## TASK TO COMPLETE
Write out exactly the lines from the one containing "Brightly coloured plastic" through the last line of the records below, both included, and leave out any pictures.

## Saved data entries
--------------------------------

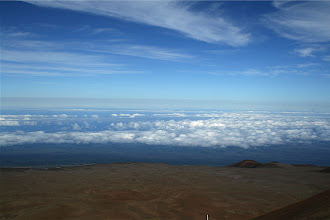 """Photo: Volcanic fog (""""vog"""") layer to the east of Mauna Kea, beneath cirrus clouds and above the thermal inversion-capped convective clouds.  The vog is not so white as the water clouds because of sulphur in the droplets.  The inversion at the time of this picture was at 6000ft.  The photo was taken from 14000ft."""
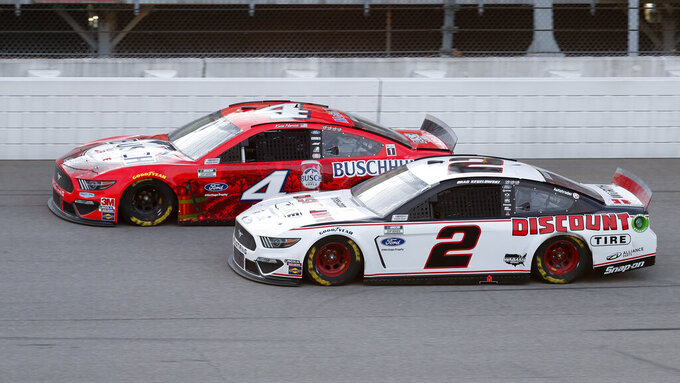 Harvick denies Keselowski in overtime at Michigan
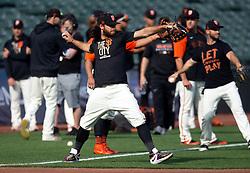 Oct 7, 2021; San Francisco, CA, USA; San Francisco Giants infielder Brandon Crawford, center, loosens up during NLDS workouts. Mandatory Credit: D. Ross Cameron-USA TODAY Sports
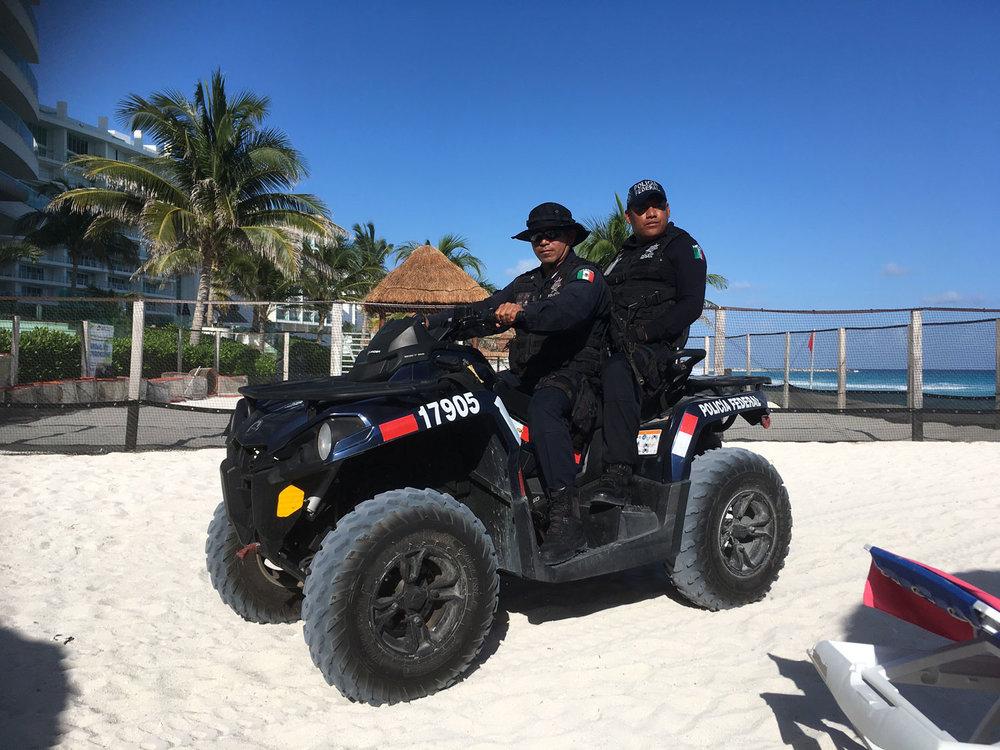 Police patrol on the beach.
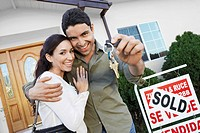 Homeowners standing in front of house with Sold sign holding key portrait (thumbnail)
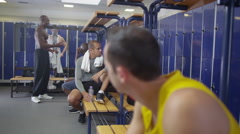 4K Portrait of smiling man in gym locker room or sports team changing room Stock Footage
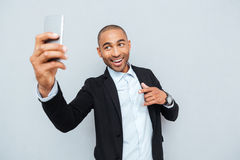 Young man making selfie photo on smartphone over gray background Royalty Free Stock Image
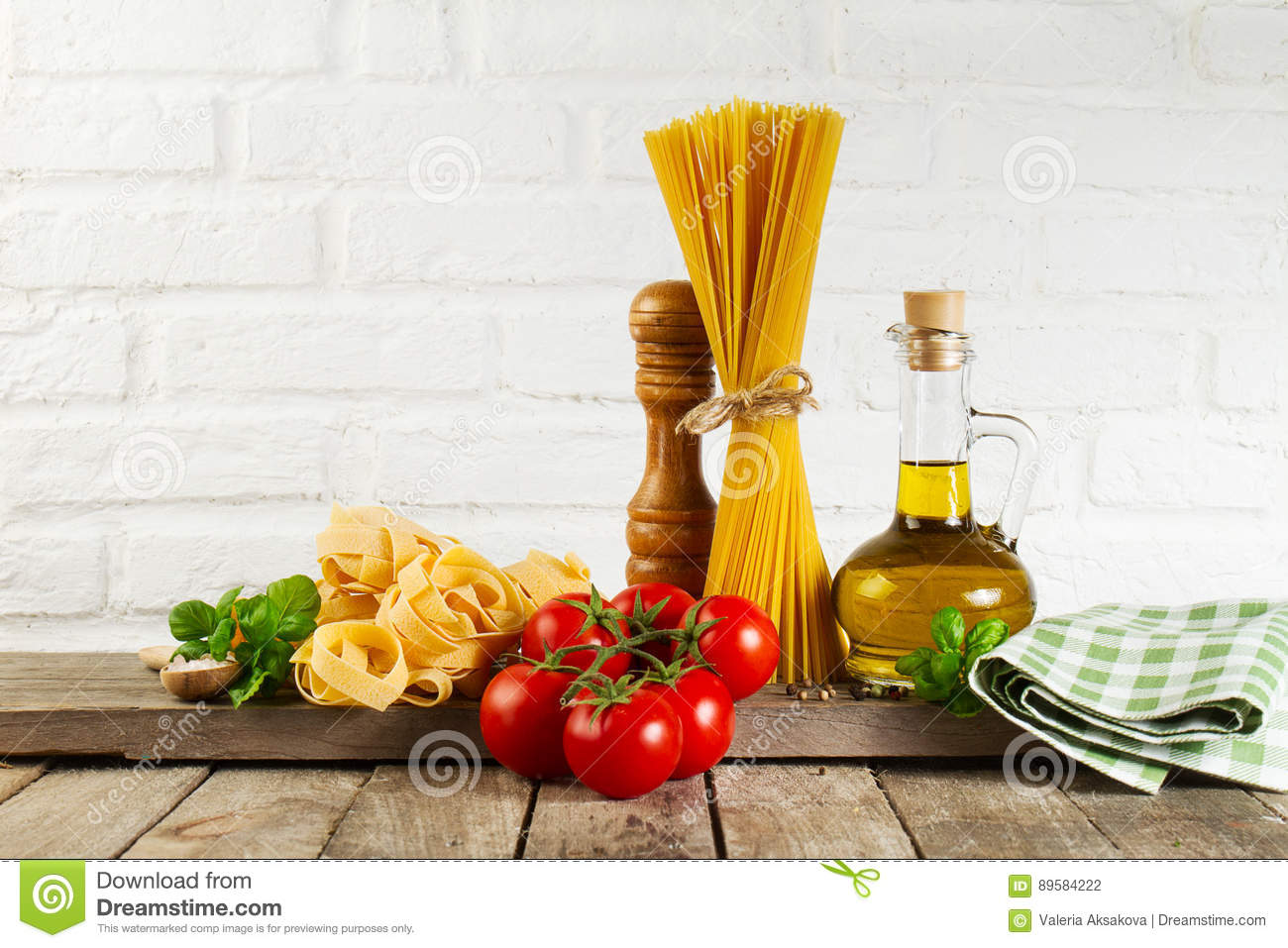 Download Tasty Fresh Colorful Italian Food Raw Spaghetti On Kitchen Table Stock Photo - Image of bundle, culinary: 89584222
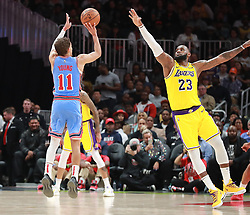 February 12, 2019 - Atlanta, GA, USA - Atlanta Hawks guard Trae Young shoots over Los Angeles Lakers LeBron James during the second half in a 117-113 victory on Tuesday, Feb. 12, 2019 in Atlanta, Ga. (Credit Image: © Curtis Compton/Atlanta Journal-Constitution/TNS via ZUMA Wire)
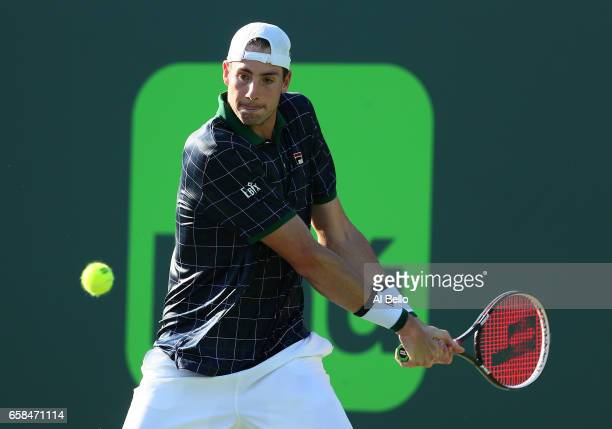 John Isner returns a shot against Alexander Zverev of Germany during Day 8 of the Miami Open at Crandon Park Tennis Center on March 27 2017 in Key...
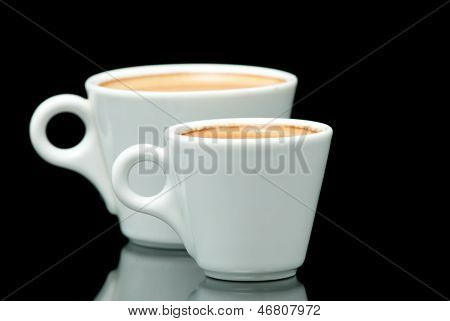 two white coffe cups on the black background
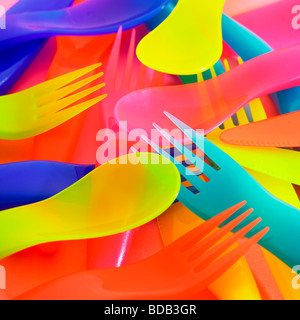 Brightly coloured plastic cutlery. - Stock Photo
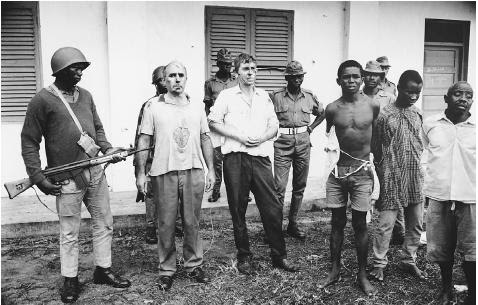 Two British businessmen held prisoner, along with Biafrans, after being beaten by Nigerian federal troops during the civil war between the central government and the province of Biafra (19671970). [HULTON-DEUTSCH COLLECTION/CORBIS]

--------------------------------

## EXPECTED ANSWER
 Brightly coloured plastic cutlery. - Stock Photo
 Two British businessmen held prisoner, along with Biafrans, after being beaten by Nigerian federal troops during the civil war between the central government and the province of Biafra (19671970). [HULTON-DEUTSCH COLLECTION/CORBIS]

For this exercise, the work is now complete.